**Objective:**
Reproduce each of the rows below word for word, omitting the pictures from your answer.

**Source data:**
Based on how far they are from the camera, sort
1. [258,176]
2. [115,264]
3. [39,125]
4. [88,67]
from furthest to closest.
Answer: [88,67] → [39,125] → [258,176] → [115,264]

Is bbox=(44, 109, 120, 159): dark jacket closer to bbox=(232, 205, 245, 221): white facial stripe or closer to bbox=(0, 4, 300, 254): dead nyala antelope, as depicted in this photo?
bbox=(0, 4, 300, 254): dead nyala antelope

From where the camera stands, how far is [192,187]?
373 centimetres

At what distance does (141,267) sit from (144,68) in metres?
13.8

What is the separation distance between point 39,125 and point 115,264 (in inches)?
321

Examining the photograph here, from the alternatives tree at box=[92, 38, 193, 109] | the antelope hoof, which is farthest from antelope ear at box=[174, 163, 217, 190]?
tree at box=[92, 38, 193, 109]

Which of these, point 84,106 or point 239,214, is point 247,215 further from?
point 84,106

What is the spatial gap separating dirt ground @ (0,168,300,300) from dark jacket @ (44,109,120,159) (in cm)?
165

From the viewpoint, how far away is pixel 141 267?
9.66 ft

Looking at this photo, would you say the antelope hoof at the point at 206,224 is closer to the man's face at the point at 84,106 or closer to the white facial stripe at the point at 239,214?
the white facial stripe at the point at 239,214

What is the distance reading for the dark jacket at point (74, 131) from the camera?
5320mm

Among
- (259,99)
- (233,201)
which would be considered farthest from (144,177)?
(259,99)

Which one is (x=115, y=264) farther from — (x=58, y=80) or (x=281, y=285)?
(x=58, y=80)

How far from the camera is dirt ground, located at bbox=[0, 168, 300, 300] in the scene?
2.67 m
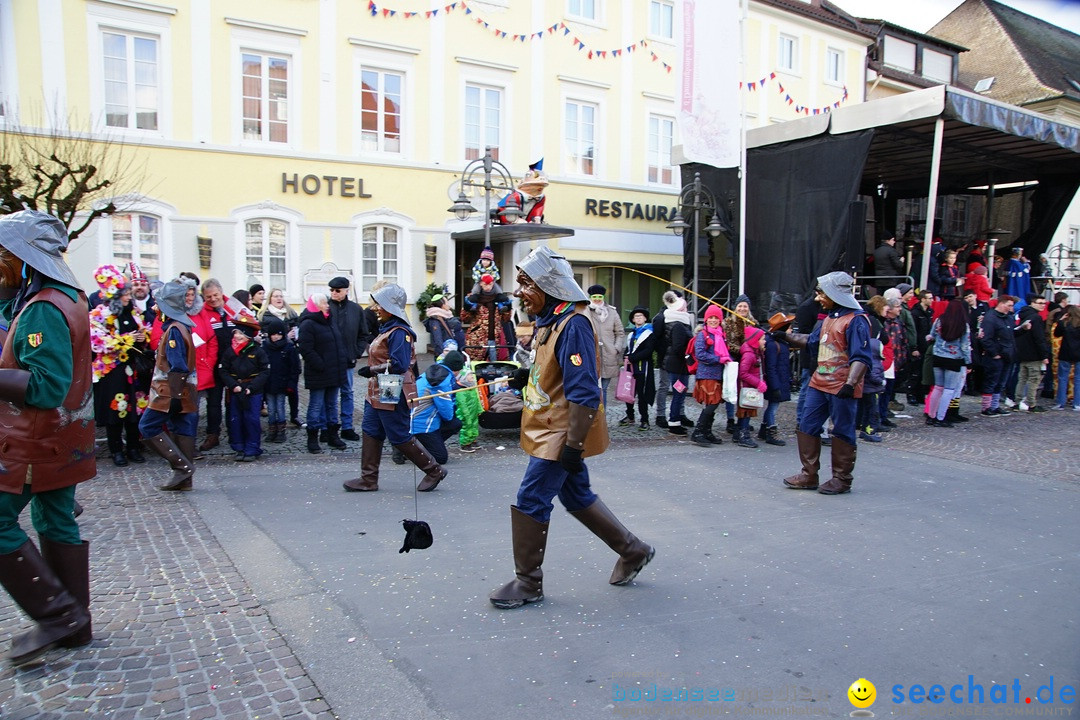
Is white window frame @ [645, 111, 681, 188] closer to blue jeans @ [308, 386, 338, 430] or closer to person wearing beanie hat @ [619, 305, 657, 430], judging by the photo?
person wearing beanie hat @ [619, 305, 657, 430]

**Exercise solution:**
Based on how far they are from the camera, sort
1. [258,176]
2. [115,264]
3. [39,125]
4. [88,67]
from furthest to closest.
Answer: [88,67] → [39,125] → [258,176] → [115,264]

Is bbox=(44, 109, 120, 159): dark jacket closer to bbox=(232, 205, 245, 221): white facial stripe or closer to bbox=(0, 4, 300, 254): dead nyala antelope, as depicted in this photo?
bbox=(0, 4, 300, 254): dead nyala antelope

From where the camera stands, how far is [192,187]?
373 centimetres

At what distance does (141,267) sit from (144,68) in metres?
13.8

What is the separation distance between point 39,125 and point 115,264 (in inches)?
321

Examining the photograph here, from the alternatives tree at box=[92, 38, 193, 109] | the antelope hoof, which is farthest from antelope ear at box=[174, 163, 217, 190]?
tree at box=[92, 38, 193, 109]

Which of these, point 84,106 or point 239,214, is point 247,215 further from?
point 84,106

What is the spatial gap separating dirt ground @ (0,168,300,300) from dark jacket @ (44,109,120,159) (in cm)?
165

From the viewpoint, how far away is pixel 141 267?
9.66 ft

Looking at this photo, would you say the antelope hoof at the point at 206,224 is closer to the man's face at the point at 84,106 or closer to the white facial stripe at the point at 239,214?
the white facial stripe at the point at 239,214

What is the distance reading for the dark jacket at point (74, 131) from the camera?
5320mm

Among
- (259,99)
- (233,201)
which would be considered farthest from (144,177)?
(259,99)

Which one is (x=115, y=264) farther from — (x=58, y=80) or (x=281, y=285)?
(x=58, y=80)

How far from the camera is dirt ground, located at bbox=[0, 168, 300, 300] in the scene?
2.67 m
Is white window frame @ [645, 111, 681, 188] closer to blue jeans @ [308, 386, 338, 430] or closer to person wearing beanie hat @ [619, 305, 657, 430], judging by the photo?
person wearing beanie hat @ [619, 305, 657, 430]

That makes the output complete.